El camino

Cuando colgó el teléfono de camino no se dio cuenta. Apenas había tenido tiempo de digerir todo lo anterior, así que cómo iba a asimilar lo que acababa de escuchar al otro lado del auricular. Era difícil de creer. Sobre todo en un día como ése. Todo parecía formar parte del guion soñado. O de una broma macabra, todo era posible… Hizo memoria.

Viernes. Madrugón. Una semana de perros que parecía no acabarse nunca. Exámenes. Despedidas. Fantasmas que desaparecen y vuelven a aparecer sin avisar. Sueños en los que siempre tienes que volver a enfrentarte a aquello que creíste dejar atrás. Nuestro subconsciente se empeña en reírse de nosotros. Y lo consigue la mayoría de las veces. Pero esta vez era real. el colofón a esta semana para olvidar era un examen. De verdad. Sí, es lo que eufemísticamente llaman educación a lo largo de la vida. Una diplomatura sólo te procura un sueldo de mierda hoy en día, así que hay que completar el currículo y volver a estudiar con casi treinta. Sí, lo sabía. Quejarse no servía de nada. Peor lo tenían sus compañeras de clase. Tan perdidas que eran incapaces de argumentar por qué habían vuelto a las aulas. Pero ella, sí. Formación. Ambición. El convencimiento de que con un título de grado bajo el brazo nadie le volvería a decir que su trabajo era prescindible. Como había pasado dos meses atrás. Menudo regalo de Navidad. De los buenos.

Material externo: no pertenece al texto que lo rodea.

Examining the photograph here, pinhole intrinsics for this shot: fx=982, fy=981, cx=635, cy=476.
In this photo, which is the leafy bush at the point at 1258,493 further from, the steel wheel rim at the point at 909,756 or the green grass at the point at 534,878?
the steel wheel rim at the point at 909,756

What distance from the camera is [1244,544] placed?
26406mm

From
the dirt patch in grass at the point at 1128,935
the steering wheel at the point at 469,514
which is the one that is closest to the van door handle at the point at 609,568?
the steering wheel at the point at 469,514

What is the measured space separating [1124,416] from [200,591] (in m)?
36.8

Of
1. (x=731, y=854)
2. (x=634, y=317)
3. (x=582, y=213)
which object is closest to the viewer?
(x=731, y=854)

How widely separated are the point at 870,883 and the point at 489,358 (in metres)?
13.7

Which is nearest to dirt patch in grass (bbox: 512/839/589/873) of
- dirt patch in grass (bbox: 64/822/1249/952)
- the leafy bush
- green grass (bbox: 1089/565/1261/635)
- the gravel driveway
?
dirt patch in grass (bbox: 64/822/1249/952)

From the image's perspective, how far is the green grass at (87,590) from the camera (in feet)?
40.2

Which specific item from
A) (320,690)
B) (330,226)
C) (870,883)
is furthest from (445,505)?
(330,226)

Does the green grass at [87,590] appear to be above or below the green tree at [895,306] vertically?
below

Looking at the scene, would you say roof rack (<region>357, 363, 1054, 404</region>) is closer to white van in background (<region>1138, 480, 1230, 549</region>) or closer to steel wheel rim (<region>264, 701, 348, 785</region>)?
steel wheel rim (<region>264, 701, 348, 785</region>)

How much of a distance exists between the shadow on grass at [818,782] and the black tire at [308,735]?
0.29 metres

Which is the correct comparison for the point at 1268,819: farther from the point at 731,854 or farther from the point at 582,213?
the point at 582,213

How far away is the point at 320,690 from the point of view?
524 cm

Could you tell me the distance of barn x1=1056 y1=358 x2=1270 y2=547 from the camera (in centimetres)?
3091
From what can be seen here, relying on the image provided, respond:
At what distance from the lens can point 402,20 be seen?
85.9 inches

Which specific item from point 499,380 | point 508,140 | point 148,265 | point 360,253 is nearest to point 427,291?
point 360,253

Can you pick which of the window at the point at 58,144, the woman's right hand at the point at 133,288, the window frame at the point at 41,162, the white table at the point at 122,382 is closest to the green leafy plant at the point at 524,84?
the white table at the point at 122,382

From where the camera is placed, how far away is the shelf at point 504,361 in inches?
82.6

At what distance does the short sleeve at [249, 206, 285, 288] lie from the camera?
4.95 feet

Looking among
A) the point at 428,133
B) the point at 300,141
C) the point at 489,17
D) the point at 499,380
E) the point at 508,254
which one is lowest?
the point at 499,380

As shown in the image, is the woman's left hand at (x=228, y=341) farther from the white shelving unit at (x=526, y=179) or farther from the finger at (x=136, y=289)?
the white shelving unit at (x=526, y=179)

Por eso apenas daba crédito a lo que le acababa de pasar. Y además de forma consecutiva. Primero fue la confirmación de que el juicio no se llegaría a celebrar porque la empresa accedía a negociar. Curioso, pensaba ella. Todo tiene un precio, hasta lo prescindible… Y cuando creía que ya tenía suficiente que celebrar fue cuando recibió esa otra llamada de un número oculto que al principio le hizo dudar. Descolgó con recelo. El lunes empiezas. Ya te daremos los detalles. Disfruta del fin de semana. La conversación apenas había durado tres minutos. Ella estaba segura de que no la había seleccionado por su locuacidad. Uhmm, sí, ya, bien, ehmm, sí. Fue todo lo que acertó a decir. El lunes empezaba.

El mundo sigue girando. El camino se desvía  a la derecha y toma un atajo a la tranquilidad. La calma. Y una nueva llamada después de comer. ¿Sí, quién es? Sí, sí. Soy yo. Sí, dígame. Ah, sí. De la oferta de la web. Sí, ya… Pues no. La verdad es que no. Me han llamado esta mañana y empiezo el lunes. Sí. Gracias. Gracias. Sí, lo sé. Una suerte, lo sé… Y tomó aire. Se guardó el teléfono en el bolso. Se acomodó las gafas con el dedo derecho y reprimió las ganas de gritar. Respiró, esta vez consciente de que lo estaba haciendo, y exhaló el aire de una vez. Quiso reír y llorar a la vez. Apenas tres meses. Vaya, se dijo. Esbozó una sonrisa, sacó el teléfono del bolsillo del pantalón y tecleó a toda velocidad. No fue consciente hasta mucho después de que se le había dibujado una sonrisa en la cara que ahora sí que les iba a costar conseguir borrar.